Unhappy Ending for Va. Book Dealer

By Tom Jackman
Washington Post Staff Writer
Friday, December 16, 2005

Fairfax County police said yesterday that a Springfield man found a profitable way to run an online bookstore: stealing books to fill orders.

Undercover detectives caught him doing just that Wednesday at Fair Oaks Mall, authorities said. Sultan M. Ferozi, 29, was arrested with a bag full of stolen books -- and numerous shipping labels with the same titles and the names of customers from around the country who had paid for them, police said.

When police searched his Mercedes sedan, they found packages filled with books ready to be shipped out, receipts from the post office and more packing materials and mailing labels, according to court records.

Ferozi was charged with grand larceny, larceny with intent to distribute, petty larceny, possession of burglary tools and carrying a concealed weapon: two box-cutters that police said were used to remove price tags.

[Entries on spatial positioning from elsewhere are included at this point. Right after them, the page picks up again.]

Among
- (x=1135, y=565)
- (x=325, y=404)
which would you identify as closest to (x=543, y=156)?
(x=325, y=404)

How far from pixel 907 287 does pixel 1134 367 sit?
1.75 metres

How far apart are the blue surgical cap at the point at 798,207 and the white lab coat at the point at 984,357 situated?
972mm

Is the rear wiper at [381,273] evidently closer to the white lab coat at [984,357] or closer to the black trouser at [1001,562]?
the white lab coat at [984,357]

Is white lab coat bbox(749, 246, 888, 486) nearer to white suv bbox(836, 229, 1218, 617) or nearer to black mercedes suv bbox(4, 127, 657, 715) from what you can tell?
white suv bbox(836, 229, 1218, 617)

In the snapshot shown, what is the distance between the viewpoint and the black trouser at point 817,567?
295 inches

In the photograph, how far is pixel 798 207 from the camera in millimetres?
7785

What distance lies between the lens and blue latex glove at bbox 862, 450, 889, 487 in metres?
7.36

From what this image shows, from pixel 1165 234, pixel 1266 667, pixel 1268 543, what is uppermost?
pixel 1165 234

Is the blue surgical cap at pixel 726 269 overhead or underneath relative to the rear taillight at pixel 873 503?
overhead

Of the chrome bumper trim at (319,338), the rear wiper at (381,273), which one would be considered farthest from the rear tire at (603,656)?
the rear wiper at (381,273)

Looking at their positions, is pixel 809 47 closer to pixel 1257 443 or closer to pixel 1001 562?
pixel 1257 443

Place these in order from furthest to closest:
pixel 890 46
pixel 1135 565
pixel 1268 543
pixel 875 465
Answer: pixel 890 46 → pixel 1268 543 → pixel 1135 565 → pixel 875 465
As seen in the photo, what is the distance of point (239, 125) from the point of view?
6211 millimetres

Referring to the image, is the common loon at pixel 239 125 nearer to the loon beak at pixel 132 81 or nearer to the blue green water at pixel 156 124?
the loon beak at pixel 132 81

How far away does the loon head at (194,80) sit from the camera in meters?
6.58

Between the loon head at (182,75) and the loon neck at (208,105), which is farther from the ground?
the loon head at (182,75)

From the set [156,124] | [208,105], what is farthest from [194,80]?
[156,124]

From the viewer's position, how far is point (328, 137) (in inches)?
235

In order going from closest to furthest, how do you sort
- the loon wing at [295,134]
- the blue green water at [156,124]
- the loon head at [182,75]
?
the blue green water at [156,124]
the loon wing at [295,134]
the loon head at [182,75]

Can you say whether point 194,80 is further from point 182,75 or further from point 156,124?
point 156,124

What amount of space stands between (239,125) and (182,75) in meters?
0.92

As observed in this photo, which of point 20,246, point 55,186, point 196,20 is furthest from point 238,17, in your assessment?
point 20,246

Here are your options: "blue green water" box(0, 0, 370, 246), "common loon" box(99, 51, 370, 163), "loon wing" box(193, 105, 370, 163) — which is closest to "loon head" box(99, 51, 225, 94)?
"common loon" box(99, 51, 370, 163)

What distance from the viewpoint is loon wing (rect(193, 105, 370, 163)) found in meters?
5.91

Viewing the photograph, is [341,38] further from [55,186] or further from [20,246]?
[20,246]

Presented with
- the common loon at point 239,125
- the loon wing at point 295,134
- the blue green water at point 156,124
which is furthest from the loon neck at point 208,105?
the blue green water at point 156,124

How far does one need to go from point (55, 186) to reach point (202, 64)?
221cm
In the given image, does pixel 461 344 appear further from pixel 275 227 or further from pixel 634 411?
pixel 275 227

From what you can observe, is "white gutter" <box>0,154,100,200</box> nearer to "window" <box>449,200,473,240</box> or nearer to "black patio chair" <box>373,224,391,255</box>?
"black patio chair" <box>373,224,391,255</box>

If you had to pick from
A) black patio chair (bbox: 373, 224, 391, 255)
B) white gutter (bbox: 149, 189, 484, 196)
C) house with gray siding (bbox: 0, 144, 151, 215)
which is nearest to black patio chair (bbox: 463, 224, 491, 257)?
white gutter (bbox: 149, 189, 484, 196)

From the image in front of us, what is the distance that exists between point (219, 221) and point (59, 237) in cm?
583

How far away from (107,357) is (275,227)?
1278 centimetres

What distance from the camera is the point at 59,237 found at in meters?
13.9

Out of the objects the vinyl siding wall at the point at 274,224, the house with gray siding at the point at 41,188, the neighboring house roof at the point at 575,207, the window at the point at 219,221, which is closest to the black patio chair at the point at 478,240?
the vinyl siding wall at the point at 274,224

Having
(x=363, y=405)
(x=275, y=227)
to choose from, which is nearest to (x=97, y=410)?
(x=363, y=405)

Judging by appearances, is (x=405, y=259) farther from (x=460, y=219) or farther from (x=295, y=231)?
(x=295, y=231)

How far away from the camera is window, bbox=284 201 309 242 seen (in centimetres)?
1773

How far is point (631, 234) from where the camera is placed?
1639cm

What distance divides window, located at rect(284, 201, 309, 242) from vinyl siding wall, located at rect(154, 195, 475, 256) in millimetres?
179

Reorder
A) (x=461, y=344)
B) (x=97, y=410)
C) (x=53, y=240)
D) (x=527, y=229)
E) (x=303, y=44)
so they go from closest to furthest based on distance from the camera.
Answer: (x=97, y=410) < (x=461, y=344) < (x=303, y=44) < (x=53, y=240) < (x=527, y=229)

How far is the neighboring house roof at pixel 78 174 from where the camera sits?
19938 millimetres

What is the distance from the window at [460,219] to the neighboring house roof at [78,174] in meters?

Ferozi was being held in the Fairfax jail last night in lieu of $16,000 bond.

"It's an unusual case," said Officer Beth Funston, a Fairfax police spokeswoman. "Unusual in the sense that we were able to connect it to an online business."

Investigators believe that Ferozi was running an online bookstore, Premier Book, out of his parents' home in the 6800 block of Ridgeway Drive in Springfield. Detectives obtained a search warrant for the home early yesterday and found more evidence of the low-overhead, high-profit book dealer, Funston said.

An affidavit in support of the search warrant stated that a loss prevention manager at Macy's in Fair Oaks first spotted Ferozi and pointed him out to undercover officers, who have increased their presence at the mall during the holiday season. Police watched Ferozi swipe a book from the Borders Express store and leave, the affidavit says.

Ferozi allegedly then went to the Family Christian Books store and filled a bag with items he did not pay for, the affidavit states. He was arrested after he left the store, about 9 p.m.

Investigators found records indicating that Ferozi was selling the books on eBay, according to the affidavit. Police believe he was using his mailing labels "to indicate which books he needed to steal to fulfill his orders," the affidavit states.

"The undercover officers did a great job," Funston said, "because they homed in on an individual who was taking items and compiled it into a big case." The police affidavit said the U.S. Postal Service is also investigating Ferozi for alleged mail fraud.